For the denominator, we compute:

$$\frac{6}{24} + \frac{1}{24} = \frac{7}{24}$$

Thus, the final probability simplifies to:

$$P(B|A) = \frac{6/24}{7/24} = \frac{6}{7}$$

This result indicates that the probability that the marble came from the left bag, given that it is red, is $\frac{6}{7}$. Understanding and applying Bayes' theorem in this manner allows for effective problem-solving in scenarios involving conditional probabilities.

Bayes' Theorem is a powerful tool for calculating conditional probabilities, particularly in scenarios involving medical testing. In this example, we explore how to determine the probability of having the flu given a positive test result.

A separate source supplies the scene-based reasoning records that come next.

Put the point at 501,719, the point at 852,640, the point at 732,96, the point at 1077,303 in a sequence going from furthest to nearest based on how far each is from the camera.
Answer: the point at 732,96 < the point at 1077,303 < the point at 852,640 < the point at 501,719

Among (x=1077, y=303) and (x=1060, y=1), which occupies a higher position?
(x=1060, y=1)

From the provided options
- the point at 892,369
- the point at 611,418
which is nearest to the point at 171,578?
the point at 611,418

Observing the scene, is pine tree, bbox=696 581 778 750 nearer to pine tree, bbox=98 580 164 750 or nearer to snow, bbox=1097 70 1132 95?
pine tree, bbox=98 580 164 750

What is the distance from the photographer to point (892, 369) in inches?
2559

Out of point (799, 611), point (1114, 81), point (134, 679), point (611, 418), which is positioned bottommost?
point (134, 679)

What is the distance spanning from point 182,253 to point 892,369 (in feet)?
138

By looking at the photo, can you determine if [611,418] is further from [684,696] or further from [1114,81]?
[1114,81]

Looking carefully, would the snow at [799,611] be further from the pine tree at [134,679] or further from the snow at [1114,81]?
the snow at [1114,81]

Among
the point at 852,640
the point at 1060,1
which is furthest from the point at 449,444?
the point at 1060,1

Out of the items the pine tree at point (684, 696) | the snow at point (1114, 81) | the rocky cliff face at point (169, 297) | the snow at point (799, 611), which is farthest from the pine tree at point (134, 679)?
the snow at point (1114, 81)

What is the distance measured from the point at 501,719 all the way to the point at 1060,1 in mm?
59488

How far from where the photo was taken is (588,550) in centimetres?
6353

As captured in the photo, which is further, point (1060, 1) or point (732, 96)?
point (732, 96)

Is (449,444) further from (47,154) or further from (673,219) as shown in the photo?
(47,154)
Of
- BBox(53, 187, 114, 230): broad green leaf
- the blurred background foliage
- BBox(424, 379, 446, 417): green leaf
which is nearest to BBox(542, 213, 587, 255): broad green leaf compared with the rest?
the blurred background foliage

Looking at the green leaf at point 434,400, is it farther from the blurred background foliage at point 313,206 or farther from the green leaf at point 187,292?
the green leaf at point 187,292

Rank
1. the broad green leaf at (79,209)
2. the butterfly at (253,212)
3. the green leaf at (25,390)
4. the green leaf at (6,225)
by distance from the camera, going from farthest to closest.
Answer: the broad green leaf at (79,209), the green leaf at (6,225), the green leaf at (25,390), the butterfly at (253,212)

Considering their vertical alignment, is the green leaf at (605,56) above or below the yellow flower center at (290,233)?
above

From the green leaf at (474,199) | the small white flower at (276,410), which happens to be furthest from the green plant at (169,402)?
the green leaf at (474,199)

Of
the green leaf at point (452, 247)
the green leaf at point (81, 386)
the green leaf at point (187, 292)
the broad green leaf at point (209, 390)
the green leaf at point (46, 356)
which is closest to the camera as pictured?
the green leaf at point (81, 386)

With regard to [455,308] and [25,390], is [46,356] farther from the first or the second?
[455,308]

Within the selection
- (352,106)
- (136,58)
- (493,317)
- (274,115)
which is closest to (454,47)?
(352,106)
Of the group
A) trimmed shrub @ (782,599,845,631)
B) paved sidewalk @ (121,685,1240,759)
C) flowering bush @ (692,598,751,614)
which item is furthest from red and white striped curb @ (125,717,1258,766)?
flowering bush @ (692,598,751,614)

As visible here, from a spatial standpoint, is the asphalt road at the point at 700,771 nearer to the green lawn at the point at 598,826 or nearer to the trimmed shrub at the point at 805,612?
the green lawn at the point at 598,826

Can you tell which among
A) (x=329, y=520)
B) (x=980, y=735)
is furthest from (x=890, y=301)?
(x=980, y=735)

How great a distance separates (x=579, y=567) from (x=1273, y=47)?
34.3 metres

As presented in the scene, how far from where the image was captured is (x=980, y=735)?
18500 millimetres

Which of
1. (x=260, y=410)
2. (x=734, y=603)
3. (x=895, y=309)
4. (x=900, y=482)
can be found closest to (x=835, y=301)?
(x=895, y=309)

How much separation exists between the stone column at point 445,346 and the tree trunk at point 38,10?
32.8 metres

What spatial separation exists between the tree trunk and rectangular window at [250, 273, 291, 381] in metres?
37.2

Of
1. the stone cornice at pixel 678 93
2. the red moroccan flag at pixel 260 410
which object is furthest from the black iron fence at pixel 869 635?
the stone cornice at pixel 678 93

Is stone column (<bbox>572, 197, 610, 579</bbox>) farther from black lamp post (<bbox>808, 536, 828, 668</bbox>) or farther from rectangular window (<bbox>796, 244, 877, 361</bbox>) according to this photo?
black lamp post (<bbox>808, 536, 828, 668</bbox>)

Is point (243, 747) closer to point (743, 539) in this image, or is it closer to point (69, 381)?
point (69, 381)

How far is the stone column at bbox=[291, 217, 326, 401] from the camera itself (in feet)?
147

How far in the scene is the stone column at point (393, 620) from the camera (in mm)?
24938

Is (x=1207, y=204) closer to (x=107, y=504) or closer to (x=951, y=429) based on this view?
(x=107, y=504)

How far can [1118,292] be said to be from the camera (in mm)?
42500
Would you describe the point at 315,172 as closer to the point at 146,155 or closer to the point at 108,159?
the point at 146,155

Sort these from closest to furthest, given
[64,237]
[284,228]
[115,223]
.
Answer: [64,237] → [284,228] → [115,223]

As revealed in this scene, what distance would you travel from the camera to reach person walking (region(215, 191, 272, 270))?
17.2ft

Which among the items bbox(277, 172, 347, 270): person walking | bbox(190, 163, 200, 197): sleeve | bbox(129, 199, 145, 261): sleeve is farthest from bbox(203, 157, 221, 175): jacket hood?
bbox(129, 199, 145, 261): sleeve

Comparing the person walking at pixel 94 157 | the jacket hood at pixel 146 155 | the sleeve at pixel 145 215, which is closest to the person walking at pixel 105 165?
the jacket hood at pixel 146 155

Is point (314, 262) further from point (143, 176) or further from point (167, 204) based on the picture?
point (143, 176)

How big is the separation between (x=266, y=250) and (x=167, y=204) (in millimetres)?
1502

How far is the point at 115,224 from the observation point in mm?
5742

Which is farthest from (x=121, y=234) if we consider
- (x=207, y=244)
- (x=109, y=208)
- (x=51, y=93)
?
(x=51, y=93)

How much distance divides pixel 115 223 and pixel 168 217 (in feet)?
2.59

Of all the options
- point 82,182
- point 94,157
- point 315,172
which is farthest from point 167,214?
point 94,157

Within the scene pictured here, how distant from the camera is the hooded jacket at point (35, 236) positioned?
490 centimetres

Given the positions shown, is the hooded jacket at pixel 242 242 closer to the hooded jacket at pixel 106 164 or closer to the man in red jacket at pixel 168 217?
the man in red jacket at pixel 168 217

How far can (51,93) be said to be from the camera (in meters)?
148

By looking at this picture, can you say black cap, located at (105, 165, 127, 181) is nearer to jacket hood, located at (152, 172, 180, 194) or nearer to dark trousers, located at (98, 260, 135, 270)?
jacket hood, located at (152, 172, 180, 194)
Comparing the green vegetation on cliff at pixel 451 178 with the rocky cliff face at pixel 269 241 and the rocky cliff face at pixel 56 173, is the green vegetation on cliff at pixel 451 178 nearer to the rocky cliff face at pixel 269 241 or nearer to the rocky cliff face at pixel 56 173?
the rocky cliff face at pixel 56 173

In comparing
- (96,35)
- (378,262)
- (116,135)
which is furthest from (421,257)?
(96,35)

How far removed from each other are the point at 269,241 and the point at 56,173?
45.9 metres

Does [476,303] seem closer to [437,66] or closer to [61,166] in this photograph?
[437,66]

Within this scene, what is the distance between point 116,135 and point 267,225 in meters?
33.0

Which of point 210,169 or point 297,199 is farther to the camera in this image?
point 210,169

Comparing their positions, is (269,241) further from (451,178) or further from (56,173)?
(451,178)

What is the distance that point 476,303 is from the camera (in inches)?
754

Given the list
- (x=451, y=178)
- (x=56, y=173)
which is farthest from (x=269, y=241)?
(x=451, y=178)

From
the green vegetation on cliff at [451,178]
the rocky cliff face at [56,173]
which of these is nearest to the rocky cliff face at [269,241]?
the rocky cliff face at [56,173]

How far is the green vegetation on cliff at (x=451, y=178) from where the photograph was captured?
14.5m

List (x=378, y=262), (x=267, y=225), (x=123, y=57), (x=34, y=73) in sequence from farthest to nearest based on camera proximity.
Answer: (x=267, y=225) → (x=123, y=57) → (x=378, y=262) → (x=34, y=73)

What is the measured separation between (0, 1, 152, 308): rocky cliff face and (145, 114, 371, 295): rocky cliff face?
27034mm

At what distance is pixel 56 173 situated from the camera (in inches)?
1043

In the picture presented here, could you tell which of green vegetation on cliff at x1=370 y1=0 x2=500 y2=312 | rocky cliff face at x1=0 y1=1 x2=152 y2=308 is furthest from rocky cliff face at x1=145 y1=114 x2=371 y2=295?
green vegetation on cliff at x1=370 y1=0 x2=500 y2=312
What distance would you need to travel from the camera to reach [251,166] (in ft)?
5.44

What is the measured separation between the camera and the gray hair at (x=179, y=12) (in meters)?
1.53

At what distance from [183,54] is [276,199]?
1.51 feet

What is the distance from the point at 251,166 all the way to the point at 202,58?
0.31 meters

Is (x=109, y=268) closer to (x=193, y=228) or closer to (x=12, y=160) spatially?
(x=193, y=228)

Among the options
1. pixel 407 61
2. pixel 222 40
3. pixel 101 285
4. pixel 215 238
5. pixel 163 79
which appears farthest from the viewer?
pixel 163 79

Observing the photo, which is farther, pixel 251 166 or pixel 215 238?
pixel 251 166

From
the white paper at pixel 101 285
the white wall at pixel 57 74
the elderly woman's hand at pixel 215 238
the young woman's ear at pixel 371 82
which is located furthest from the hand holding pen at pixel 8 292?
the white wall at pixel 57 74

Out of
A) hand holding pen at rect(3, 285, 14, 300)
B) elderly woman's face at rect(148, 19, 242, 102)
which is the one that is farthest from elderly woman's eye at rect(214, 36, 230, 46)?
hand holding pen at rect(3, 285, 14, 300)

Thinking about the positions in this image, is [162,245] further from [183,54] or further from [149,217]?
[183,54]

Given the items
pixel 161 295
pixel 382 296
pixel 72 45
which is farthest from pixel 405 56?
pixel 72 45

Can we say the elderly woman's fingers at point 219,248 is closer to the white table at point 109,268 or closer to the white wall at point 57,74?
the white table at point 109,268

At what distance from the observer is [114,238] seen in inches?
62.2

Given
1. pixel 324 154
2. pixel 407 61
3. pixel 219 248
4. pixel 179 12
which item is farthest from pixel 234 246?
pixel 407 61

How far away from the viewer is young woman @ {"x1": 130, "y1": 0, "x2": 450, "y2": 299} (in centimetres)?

At the peak of flu season, it is known that 10% of the population in a town contracts the flu. This probability can be denoted as:

$$P(B) = 0.1$$

where event B represents being sick with the flu. Consequently, the probability of not being sick, or the complement of event B, is:

$$P(B') = 1 - P(B) = 0.9$$

Next, we consider the test's accuracy. The probability of testing positive given that a person is sick (event A given event B) is:

$$P(A|B) = 0.95$$

Conversely, the probability of testing positive given that a person is not sick is:

$$P(A|B') = 0.01$$

To find the probability of being sick given a positive test result, we apply Bayes' Theorem, which is expressed as:

$$P(B|A) = \frac{P(A|B) \cdot P(B)}{P(A|B) \cdot P(B) + P(A|B') \cdot P(B')}$$

Substituting the known values into the formula, we calculate the numerator:

$$P(A|B) \cdot P(B) = 0.95 \cdot 0.1 = 0.095$$

For the denominator, we compute:

$$P(A|B) \cdot P(B) + P(A|B') \cdot P(B') = 0.095 + (0.01 \cdot 0.9) = 0.095 + 0.009 = 0.104$$

Now, we can find the conditional probability:

$$P(B|A) = \frac{0.095}{0.104} \approx 0.913$$

This result indicates that the probability of having the flu given a positive test result is approximately 91.3%. Thus, if someone tests positive, there is a high likelihood that they are indeed sick with the flu, demonstrating the effectiveness of the test in this context.